Alf and Phil were really keen for me to put their psalms up here. they were so proud of them [i am too! ridiculously so]. They’re not pretty or poetic, but they’re absolutely from the heart. I’m going to type these up, put an image behind them, and give them to them next week when we’ll be writing psalms of hope – and the week after, psalms of boredom, as inspired by Steve’s. i made that suggestion flippantly today, and they loved the idea… i can’t take in a copy of the qt file, but i can take in some printed images from it. i’ll see if that works…

Anyway, here they are: Psalms 151 and 152.

I am troubled by evil, my life is changed. Why do they sin against us?

I wait for God’s voice in the darkness.

It hurts me to admit Lord that they have hurt me in my troubled time, that others haven’t forgiven me. Lord please unlock all my secrets of my desperate life.

I wait for God’s voice in the darkness.

I despair for the world.
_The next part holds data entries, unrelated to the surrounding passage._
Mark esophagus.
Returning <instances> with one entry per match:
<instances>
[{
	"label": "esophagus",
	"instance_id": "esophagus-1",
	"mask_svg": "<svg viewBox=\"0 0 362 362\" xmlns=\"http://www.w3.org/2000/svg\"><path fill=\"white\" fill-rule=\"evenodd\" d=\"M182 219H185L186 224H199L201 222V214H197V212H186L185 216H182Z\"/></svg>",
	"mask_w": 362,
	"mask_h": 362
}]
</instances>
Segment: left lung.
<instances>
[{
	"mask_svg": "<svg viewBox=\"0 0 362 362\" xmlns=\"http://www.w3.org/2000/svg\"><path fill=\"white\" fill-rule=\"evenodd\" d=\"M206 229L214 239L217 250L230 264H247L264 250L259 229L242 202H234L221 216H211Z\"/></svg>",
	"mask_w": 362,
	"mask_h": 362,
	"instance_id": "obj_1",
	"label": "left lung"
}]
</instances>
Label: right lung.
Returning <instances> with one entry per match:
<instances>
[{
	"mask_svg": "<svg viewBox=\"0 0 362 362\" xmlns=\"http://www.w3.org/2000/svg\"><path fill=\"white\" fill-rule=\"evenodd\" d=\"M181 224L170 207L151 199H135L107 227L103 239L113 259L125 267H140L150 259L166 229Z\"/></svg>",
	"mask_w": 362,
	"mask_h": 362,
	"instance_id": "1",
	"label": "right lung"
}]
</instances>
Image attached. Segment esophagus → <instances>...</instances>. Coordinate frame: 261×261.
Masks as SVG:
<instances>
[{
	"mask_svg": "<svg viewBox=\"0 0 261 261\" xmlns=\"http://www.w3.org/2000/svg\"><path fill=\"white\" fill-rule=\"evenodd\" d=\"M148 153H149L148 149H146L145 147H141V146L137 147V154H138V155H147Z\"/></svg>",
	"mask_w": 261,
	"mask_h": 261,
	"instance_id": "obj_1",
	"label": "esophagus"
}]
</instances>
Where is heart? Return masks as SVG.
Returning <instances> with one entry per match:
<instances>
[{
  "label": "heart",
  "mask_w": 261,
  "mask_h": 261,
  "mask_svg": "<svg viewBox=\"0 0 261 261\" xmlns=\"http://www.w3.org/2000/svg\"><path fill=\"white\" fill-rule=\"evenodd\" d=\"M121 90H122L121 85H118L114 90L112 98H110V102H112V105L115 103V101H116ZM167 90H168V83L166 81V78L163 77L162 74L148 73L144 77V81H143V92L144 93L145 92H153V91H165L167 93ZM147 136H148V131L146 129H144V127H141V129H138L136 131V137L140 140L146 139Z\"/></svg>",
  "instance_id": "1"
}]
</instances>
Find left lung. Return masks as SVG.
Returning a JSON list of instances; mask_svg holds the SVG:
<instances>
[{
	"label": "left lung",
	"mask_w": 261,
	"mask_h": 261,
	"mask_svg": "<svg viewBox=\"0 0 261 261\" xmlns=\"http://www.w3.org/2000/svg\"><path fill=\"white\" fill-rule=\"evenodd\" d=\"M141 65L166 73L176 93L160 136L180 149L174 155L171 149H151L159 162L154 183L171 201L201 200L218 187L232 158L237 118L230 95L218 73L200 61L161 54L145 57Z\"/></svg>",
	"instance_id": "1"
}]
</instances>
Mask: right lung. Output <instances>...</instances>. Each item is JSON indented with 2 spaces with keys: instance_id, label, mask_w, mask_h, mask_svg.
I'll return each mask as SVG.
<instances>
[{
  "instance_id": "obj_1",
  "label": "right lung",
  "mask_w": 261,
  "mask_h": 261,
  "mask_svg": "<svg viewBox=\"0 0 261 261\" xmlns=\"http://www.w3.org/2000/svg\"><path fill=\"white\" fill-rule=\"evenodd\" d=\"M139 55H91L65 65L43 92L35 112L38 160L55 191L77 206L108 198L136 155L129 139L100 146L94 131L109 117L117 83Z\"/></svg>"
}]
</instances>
I wish I could save the world and that every heart would be opened.

I wait for God’s voice in the darkness.

In my silence, I cry for justice Lord. Everybody deserves a second chance.

I wait for God’s voice in the darkness.

I still love you God and I will be there.

I wait for God’s voice in the darkness.

If only I could see God in the skies

then God would be in my world forever.

——-

I am troubled Lord.

I do not know when I am getting out of here. The promises they tell me aren’t the truth.

I wait for God’s voice in the darkness.

It hurts me to admit that I do not know what’s going to happen.

I wait for God’s voice in the darkness.

I despair for my children, that I cannot be the father I want to be.

I wait for God’s voice in the darkness.
In my silence I cry for my nana who will die soon. I will not see her before she dies.

I wait for God’s voice in the darkness.

I am distressed and upset. I want to turn back time so that I wouldn’t do the crime and be in here.

I wait for God’s voice in the darkness.

I can change my ways, God. Give me the strength to keep trying.

6 Comments

  1. Jen

    Cheryl – these are amazing. PLease thank Phil and Alf for letting you share them with us

  2. Thank you for this and for going to that dark place and sitting with them in their lament. This is beautifully horrible. So painful and yet so life-giving.

    I echo Jen where she said “please tell them thank you” – let them know that those Psalms had more life in them for me than those written eons ago. I am grateful.